The word profile has changed its meaning over the years. At one point, a profile was just an outline of a person – a side view. As of today, a profile can refer to dozens of things (wikipedia has about 20 variations of what a profile is). One of the more commonly used ways for the word profile today is the kind used to describe your online persona on a website, like Facebook.

Your Facebook profile says a lot about you, but most people don’t realize what is happening behind the curtain over at Facebook HQ. And if were not for the recent press release from Facebook, people would’ve still been in the dark. The announcement from Facebook makes the entire thing sound like no big deal. Even the title, Important Message from Facebook’s White Hat Program, makes the alert sound dull. Do non-tech people even know what white hat means? Probably not, but the tech community sure does.

Here’s what happened: there was a bug that shared contact information (emails and phone numbers) of users’ friends, even if they did not willingly allow sharing of such information. The way this actually happens goes like this:

  1. You sign up for Facebook and want to allow it to search your contacts to see if your friends are on it. 
  2. You share your friends’ information (emails and phone numbers) with Facebook who says it keeps the data private and secure.
  3. Someone who shares one of your friends does the same thing. However, when they upload the mutual friend’s data, it merges/shares the information. So while you were sharing your friend’s Gmail and home phone, your other friend shares their Yahoo, home phone, and mobile. Facebook now has multiple contact infos for that one friend.
  4. In addition to all this happening, there was a bug that exposed this information to anyone knowledgeable enough to access it.

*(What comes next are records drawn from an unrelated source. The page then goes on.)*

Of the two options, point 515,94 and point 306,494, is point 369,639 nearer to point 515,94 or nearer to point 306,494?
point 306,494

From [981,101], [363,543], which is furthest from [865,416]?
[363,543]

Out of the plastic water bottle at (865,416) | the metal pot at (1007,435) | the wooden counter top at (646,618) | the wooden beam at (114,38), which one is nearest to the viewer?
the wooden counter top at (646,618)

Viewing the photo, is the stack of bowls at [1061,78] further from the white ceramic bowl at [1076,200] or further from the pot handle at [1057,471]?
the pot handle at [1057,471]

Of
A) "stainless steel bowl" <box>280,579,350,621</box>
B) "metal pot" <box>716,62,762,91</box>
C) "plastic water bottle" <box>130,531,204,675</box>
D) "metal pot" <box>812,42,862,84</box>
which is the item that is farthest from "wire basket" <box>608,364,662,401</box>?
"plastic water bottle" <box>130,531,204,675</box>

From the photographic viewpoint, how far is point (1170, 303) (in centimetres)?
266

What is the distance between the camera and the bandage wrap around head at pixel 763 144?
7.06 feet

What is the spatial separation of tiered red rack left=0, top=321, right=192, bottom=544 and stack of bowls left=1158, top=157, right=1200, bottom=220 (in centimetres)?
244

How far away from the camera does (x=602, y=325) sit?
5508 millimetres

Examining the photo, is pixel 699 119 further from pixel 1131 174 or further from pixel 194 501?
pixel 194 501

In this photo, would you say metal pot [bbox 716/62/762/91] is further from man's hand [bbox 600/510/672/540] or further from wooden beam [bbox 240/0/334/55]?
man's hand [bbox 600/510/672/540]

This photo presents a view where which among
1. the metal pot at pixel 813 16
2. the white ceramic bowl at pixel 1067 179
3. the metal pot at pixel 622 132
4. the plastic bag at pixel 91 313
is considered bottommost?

The results of this bug is that people have access to your personal information even if you didn’t share it with Facebook. All it takes is your friend’s uploading of your data. This is how Facebook describes the process:

We recently received a report to our White Hat program regarding a bug that may have allowed some of a person’s contact information (email or phone number) to be accessed by people who either had some contact information about that person or some connection to them.

This happened to over 6,000,000 users. It’s safe to say more than 6 million, because it is very unlikely that figure is correct, on the dot.

So that’s what really happened. The shadow left by your online profile is being tracked, shared, and observed, even if you don’t agree to it.